Beyond that, I’m tempted to offer some insight about what all of this taught me about faculty development, about culture, about myself:   how I finally found my true, humble self, for instance, or about how sometimes we have to go somewhere different to find who you really are.  Or about how taking risks and exposing oneself is an essential part of saying anything that’s truly meaningful. Or about how you can’t expect anybody else to take risks if you’re not going to.

I’d like to say all of those things, and much much more.  Really I would. 

But that wouldn’t be humble. 

So what I’m going to tell you is that I just found out that my host institution’s president has decided the annual presidential forum should be on General Education.  And that they’d like me to talk at this event. 
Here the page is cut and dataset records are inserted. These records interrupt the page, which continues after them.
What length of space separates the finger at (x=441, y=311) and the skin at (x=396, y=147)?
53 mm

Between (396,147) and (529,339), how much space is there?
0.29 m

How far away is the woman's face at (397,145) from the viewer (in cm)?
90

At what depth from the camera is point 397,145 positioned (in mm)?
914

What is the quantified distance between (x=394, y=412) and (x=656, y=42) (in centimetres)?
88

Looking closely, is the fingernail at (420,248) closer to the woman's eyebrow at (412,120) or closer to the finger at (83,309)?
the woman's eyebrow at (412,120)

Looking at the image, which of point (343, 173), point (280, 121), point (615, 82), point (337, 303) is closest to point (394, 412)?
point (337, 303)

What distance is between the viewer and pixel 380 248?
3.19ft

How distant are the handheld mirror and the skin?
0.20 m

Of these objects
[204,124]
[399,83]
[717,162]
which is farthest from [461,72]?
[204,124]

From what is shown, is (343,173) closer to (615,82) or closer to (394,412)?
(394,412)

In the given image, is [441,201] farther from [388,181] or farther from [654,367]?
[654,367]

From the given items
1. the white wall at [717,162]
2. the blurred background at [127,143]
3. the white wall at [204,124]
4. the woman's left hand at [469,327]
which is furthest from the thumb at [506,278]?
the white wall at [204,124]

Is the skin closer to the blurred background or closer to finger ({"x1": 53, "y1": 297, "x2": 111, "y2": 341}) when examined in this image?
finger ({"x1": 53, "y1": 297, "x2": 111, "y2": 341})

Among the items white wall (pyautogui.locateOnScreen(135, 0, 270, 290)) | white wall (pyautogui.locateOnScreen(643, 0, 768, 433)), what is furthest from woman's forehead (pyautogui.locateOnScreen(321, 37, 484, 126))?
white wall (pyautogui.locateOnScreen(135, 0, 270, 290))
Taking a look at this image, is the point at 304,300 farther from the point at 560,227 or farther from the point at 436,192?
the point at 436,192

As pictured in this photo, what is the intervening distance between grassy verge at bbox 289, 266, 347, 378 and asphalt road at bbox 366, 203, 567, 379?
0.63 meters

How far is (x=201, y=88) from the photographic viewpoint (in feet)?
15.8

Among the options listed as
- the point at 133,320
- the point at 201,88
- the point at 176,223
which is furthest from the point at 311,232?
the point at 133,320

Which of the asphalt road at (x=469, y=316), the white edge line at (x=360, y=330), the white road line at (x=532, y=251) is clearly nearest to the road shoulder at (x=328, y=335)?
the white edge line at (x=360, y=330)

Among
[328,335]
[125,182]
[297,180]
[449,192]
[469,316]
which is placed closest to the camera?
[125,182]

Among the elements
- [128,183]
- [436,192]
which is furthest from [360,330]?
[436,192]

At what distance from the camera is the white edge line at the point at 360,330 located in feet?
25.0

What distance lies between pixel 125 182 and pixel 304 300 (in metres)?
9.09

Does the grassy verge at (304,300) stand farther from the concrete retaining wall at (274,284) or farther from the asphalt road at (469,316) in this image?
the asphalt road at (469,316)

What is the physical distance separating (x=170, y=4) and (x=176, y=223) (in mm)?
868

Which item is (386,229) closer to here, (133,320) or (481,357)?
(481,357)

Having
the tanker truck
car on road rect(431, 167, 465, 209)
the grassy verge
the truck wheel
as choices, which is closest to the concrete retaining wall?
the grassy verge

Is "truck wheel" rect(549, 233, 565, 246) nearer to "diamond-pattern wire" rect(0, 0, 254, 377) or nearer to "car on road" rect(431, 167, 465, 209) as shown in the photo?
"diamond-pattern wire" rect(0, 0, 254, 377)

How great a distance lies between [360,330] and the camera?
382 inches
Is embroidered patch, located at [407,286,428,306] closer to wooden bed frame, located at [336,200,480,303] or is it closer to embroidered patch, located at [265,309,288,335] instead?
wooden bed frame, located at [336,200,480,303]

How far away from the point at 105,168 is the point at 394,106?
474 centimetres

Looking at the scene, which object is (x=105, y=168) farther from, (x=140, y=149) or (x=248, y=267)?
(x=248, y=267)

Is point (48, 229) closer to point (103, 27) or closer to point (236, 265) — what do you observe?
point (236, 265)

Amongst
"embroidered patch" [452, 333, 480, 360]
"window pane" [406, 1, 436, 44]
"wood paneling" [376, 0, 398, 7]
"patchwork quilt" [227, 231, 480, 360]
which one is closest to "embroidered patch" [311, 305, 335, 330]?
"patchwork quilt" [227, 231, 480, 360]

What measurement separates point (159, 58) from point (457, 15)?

Just writing these words, my fingers are starting to sweat, and I can feel my stomach twisting into gnarled, petrified, ropes of fear.  Here we go again.  The anxiety.  The paranoia.  the nightmares about hostile audiences who’ve researched these matters much better than I ever can, and are willing to point out my flaws in front of everybody.  Already, I’m considering calling in sick that day.  Or maybe buying a plane ticket and running away to Tzrkystantinople.

2 comments:

Heather said...

Your description of engaging the audience in active learning cracked me up. This type of experience is what I encounter every day in the classroom: trying to find the best ways to engage learners from 20 different cultures. It's challenging and incredibly rewarding when it works. Thanks for a great post.

Paul Hanstedt said...

Thanks for reading the whole thing! I think you're the only one!